Sorting XML files

2019-08-14 00:04发布

问题:

Is it possible to sort XML files like the following:

<model name="ford">
<driver>Bob</driver>
<driver>Alice</driver>
</model>

<model name="audi">
<driver>Carly</driver>
<driver>Dean</driver>
</model>

Which would become

<model name="audi">
<driver>Carly</driver>
<driver>Dean</driver>
</model>

<model name="ford">
<driver>Alice</driver>
<driver>Bob</driver>
</model>

That is, the outermost elements are sorted first, then the second outermost, and so on.

They'd need to be sorted by element name first. Can this be done? Or should I use something like BeautifulSoup to spin my own?

回答1:

This is a refinement of Kirill's solution, I think it better reflects the stated requirements, and it avoids the type error XSLT 2.0 will give you if the sort key contains more than one value (but it still works on 1.0).
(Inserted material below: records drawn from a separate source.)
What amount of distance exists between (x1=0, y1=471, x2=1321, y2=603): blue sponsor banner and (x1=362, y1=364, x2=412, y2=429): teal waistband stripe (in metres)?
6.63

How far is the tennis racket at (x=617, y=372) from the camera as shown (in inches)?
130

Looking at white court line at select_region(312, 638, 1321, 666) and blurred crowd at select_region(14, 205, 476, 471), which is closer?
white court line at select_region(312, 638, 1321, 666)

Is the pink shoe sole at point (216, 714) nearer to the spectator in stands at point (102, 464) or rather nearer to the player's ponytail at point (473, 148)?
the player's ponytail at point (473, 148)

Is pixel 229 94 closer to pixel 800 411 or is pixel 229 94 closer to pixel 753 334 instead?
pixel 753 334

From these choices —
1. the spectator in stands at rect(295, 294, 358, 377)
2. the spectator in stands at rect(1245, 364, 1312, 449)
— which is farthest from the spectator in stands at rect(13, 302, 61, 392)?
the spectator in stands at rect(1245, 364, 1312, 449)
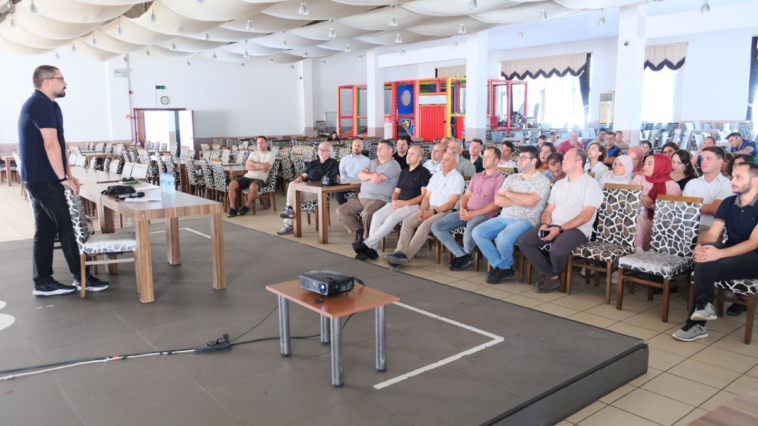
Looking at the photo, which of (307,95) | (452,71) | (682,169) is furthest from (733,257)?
(452,71)

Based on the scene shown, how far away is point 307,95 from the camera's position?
20.1 metres

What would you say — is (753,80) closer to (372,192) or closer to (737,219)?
(372,192)

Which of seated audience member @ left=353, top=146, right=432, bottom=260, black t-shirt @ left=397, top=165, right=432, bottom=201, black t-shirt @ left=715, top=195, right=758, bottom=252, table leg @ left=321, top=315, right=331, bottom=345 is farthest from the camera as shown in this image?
black t-shirt @ left=397, top=165, right=432, bottom=201

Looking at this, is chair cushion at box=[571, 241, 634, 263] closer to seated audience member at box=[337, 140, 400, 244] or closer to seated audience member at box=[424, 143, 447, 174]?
seated audience member at box=[337, 140, 400, 244]

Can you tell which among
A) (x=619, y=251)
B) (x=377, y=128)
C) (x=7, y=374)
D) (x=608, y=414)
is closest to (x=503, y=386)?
(x=608, y=414)

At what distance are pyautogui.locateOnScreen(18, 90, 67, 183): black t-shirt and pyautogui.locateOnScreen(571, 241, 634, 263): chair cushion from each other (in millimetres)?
4157

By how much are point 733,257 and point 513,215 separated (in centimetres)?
175

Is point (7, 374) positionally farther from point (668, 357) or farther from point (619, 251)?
point (619, 251)

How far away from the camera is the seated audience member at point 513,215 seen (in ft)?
15.7

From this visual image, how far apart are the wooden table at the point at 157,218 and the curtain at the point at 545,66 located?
16.5 metres

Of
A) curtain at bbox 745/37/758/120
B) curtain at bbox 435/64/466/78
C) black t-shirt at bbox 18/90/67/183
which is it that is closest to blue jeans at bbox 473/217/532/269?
black t-shirt at bbox 18/90/67/183

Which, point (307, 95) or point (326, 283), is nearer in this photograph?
point (326, 283)

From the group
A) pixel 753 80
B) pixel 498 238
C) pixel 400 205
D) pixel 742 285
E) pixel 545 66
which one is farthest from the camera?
pixel 545 66

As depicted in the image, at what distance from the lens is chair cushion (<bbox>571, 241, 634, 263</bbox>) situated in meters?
4.20
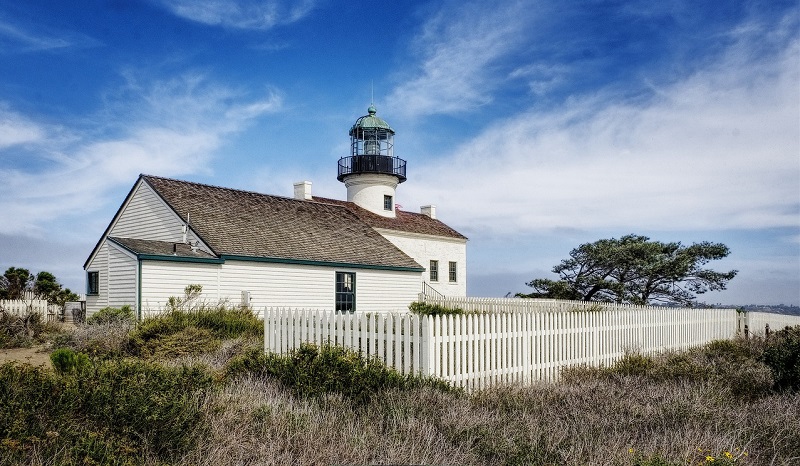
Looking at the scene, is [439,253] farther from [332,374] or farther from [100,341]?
[332,374]

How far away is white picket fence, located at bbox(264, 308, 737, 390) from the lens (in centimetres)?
866

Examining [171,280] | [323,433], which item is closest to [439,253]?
[171,280]

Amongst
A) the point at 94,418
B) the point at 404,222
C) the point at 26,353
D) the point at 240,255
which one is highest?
the point at 404,222

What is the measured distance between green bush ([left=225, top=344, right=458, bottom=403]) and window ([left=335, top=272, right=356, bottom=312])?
13752mm

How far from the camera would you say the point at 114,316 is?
1684 centimetres

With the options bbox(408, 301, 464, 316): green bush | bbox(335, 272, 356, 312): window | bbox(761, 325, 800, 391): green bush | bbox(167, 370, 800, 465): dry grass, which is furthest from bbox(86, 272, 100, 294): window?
bbox(761, 325, 800, 391): green bush

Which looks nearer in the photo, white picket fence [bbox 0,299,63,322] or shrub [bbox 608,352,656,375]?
shrub [bbox 608,352,656,375]

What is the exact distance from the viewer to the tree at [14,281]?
949 inches

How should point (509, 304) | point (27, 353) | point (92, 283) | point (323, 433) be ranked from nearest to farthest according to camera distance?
point (323, 433) → point (27, 353) → point (92, 283) → point (509, 304)

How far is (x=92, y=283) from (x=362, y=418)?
702 inches

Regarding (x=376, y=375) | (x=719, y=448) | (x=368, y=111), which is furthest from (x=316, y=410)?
(x=368, y=111)

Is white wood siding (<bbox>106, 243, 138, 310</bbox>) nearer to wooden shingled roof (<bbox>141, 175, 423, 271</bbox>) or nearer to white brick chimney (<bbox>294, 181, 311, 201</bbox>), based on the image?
wooden shingled roof (<bbox>141, 175, 423, 271</bbox>)

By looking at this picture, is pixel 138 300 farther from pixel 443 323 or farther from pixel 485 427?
pixel 485 427

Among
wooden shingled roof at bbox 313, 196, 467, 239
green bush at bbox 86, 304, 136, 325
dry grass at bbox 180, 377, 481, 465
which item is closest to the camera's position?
dry grass at bbox 180, 377, 481, 465
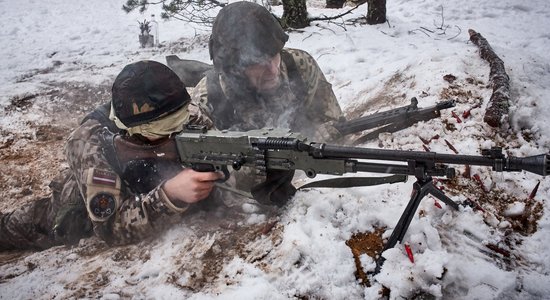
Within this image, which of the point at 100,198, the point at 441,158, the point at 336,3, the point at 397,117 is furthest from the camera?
the point at 336,3

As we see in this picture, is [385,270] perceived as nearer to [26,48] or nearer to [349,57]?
[349,57]

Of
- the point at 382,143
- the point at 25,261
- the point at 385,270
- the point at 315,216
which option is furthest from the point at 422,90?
the point at 25,261

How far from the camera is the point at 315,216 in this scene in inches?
118

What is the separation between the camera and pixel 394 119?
378 cm

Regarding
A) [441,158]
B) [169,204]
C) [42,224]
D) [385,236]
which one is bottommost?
[42,224]

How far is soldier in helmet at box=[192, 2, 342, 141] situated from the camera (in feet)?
12.1

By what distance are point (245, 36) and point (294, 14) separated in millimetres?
4748

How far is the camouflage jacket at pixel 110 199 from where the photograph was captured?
9.61 ft

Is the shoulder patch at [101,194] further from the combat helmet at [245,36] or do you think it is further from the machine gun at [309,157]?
the combat helmet at [245,36]

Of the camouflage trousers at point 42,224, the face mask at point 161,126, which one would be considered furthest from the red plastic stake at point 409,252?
the camouflage trousers at point 42,224

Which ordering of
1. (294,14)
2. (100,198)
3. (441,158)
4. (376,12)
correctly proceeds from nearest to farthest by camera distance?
(441,158) < (100,198) < (376,12) < (294,14)

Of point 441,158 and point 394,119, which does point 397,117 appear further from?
point 441,158

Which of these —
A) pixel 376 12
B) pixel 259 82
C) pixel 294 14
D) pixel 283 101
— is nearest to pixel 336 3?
pixel 294 14

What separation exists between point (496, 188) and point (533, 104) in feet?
4.61
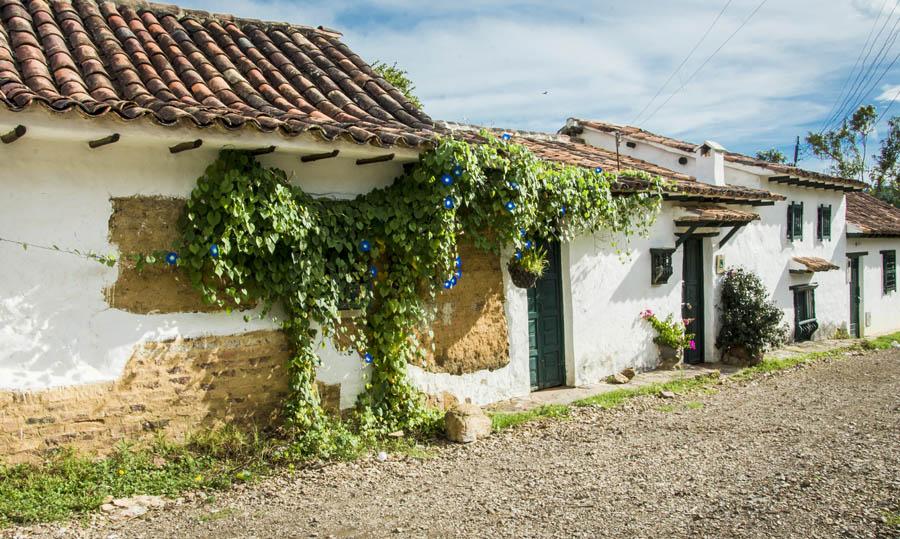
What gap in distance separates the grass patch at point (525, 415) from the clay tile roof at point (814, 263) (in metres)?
8.69

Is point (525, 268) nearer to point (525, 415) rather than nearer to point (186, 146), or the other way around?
point (525, 415)

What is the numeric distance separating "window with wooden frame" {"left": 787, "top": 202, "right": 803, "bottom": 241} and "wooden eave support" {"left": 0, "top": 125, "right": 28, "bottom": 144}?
44.7 ft

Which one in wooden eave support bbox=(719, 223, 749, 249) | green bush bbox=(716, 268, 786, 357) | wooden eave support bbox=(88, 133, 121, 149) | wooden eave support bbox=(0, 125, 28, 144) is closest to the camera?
wooden eave support bbox=(0, 125, 28, 144)

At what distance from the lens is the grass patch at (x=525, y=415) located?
7084 millimetres

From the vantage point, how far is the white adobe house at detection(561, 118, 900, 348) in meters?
12.6

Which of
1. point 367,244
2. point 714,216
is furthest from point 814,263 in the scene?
point 367,244

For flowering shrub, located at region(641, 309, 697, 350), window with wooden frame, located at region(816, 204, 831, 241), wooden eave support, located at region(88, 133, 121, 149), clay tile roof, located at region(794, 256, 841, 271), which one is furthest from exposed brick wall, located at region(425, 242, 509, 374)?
window with wooden frame, located at region(816, 204, 831, 241)

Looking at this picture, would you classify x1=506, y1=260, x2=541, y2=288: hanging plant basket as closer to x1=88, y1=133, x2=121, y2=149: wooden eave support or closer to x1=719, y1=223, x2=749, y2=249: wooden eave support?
x1=88, y1=133, x2=121, y2=149: wooden eave support

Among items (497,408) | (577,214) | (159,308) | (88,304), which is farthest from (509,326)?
(88,304)

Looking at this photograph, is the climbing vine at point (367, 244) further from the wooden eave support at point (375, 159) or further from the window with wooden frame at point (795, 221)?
the window with wooden frame at point (795, 221)

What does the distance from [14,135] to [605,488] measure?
16.1 ft

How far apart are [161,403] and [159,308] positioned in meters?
0.77

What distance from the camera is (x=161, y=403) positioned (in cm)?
565

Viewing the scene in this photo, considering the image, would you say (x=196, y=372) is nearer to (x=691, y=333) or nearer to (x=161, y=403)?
(x=161, y=403)
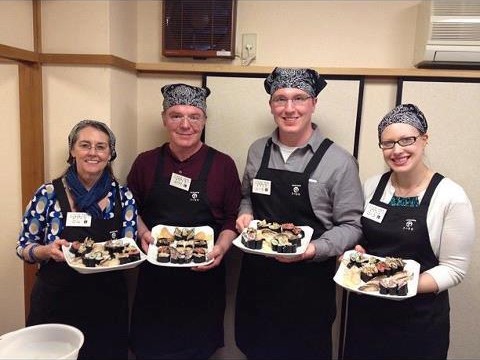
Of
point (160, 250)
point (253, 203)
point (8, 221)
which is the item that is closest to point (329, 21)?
point (253, 203)

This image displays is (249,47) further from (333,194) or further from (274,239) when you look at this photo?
(274,239)

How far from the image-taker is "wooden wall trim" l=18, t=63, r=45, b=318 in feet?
6.98

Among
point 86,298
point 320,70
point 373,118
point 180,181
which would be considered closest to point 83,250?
point 86,298

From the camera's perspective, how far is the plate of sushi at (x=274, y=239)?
5.66 feet

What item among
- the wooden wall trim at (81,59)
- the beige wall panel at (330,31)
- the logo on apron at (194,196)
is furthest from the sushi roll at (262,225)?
the wooden wall trim at (81,59)

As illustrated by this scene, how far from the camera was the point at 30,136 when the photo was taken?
7.09ft

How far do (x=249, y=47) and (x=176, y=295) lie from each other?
1.37m

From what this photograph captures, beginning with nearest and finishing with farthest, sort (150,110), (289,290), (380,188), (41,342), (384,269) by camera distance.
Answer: (41,342) → (384,269) → (380,188) → (289,290) → (150,110)

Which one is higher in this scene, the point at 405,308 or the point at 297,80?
the point at 297,80

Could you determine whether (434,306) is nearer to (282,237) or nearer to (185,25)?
(282,237)

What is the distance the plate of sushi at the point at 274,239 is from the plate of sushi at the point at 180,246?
0.53 feet

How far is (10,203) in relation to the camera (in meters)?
2.23

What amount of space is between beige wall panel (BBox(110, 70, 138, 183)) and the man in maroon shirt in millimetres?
227

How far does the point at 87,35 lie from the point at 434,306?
1.98 meters
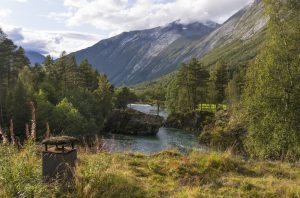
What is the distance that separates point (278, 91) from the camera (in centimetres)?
1833

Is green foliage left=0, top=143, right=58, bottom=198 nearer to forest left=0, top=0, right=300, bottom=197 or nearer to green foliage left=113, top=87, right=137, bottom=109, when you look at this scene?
forest left=0, top=0, right=300, bottom=197

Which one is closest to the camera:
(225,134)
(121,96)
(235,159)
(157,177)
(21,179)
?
(21,179)

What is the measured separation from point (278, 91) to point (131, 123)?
55740mm

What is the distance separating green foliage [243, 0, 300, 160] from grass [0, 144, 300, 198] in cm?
580

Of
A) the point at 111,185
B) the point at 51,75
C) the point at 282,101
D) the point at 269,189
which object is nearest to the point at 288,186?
the point at 269,189

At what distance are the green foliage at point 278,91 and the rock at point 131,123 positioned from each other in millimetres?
50602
<xsl:stylesheet version="1.0" xmlns:xsl="http://www.w3.org/1999/XSL/Transform">
  <xsl:output method="xml" />

  <xsl:template match="*">
    <xsl:copy>
    <xsl:copy-of select="@*"/>
    <xsl:apply-templates select="*">
      <xsl:sort select="(@name | text())[1]"/>
    </xsl:apply-templates>
    </xsl:copy>
  </xsl:template>

</xsl:stylesheet>


回答2:

Try this XSLT:

<xsl:stylesheet version="1.0" xmlns:xsl="http://www.w3.org/1999/XSL/Transform">
  <xsl:output method="xml" />

  <xsl:template match="@* | node()">
    <xsl:copy>
    <xsl:apply-templates select="@* | node()">
      <xsl:sort select="text() | @*"/>
        </xsl:apply-templates>
      </xsl:copy>
    </xsl:template>
</xsl:stylesheet>


回答3:

You can sort nodes by removing them from the parent node, and re-inserting them in the intended order. For example:

def sort_tree(tree):
    """ recursively sorts the given etree in place """
    for child in tree:
        sort_tree(child)

    sorted_children = sorted(tree, key=lambda n: n.text)
    for child in tree:
        tree.remove(child)
    for child in reversed(sorted_children):
        tree.insert(0, child)

tree = etree.fromstring(YOUR_XML)
sort_tree(tree)
print(etree.tostring(tree, pretty_print=True))


回答4:

You don't need to sort the entire xml dom. Instead take the required nodes into a list and sort them. Because we would need the sorted order while processing and not in file, its better done in run time. May be like this, using minidom.

import os, sys
from xml.dom import minidom
document = """\
<root>
<model name="ford">
<driver>Bob</driver>
<driver>Alice</driver>
</model><model name="audi">
<driver>Carly</driver>
<driver>Dean</driver>
</model>
</root>
"""

document = minidom.parseString(document)
elements = document.getElementsByTagName("model")
elements.sort(key=lambda elements:elements.attributes['name'])